After his world tour, reports would soon circulate that Dylan had become a born-again Christian. The next album told the bigger story. Dylan was inspired with religious thought but he’d also struck a smoldering studio groove with celebrated rhythm and blues producers Jerry Wexler and Barry Beckett. This partnership produced one of the most finely recorded albums of Dylan’s recording career. Slow Train Coming was both a critically praised and successful work. Dylan received his first Grammy and the album went platinum. It also won the Dove Award for Inspirational Album of 1979. The follow-up album Saved, with it’s Biblical inscription on the outer sleeve, fared less well. Religious themes have had a place in his music from the beginning, but for a time the media searched these songs for clues to his commitment.
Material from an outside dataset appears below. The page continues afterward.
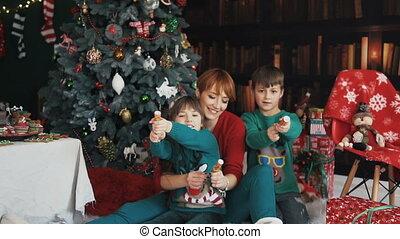 Family Having Fun with Christmas Petards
Although the messages might have been too much for pop music mentality, the meaning behind the songs did not fall entirely upon all deaf ears. “Yes mon,” said Bob Marley,… “that is a good verse too, a revelation, a link-up with a Rasta, as Haile Selassie is the Conquering Lion of the house of Judah. And me like his song Serve Somebody quite a bit as well… I glad him do it, too, y’know, because there comes a time when an artist just cannot follow the crowd. If you are an artist like Bob Dylan, you got to make the crowd follow you. I can tell you that it doesn’t mean anything to him that people might not like what he is doing. Him still do it. And that is the most important thing. Him still do it.”
Shot of Love, a somewhat more secular LP recorded in Los Angeles, was produced by Dylan and Chuck Plotkin (with the help of Bumps Blackwell on Shot of Love).
The range of influence was wider, the music was technically improved from earlier days but the feel could have been 1966. This was raw Dylan, live in the studio, scrambling to get to the
heart of his new songs. “People didn’t listen to that album in a realistic way. First of all, Shot of Love was one of the last songs Bumps Blackwell produced and even though he only produced one song I gotta say that of all the producers I ever used, he was the best, the most knowledgeable and he had the best instincts… I would have liked him to do the whole thing but things got screwed up and he wasn’t so called ‘contemporary’… what came out was something close to what would have come out if he was really there… also Clydie King and I sound pretty close to what’s all the best of every traditional style so how could anybody complain about that… and the record had something that, I don’t know, could have been made in the ‘40’s or maybe the ‘50’s… there was a cross element of songs on it… the critics, I hate to keep talking about them, wouldn’t allow the people to make up their own minds… all they talked about was Jesus this and Jesus that, like it was some kind of Methodist record. I
don’t know what was happening, maybe Boy George or something but Shot of Love didn’t fit into the current formula. It probably never will. Anyway people were always looking for some excuse to write me off and this was as good as any… I can’t say if being ‘non commercial’ is a put down or a compliment.” The next album, Infidels, was a critical and artistic success that also ushered Dylan into the video age with Sweetheart Like You and Jokerman.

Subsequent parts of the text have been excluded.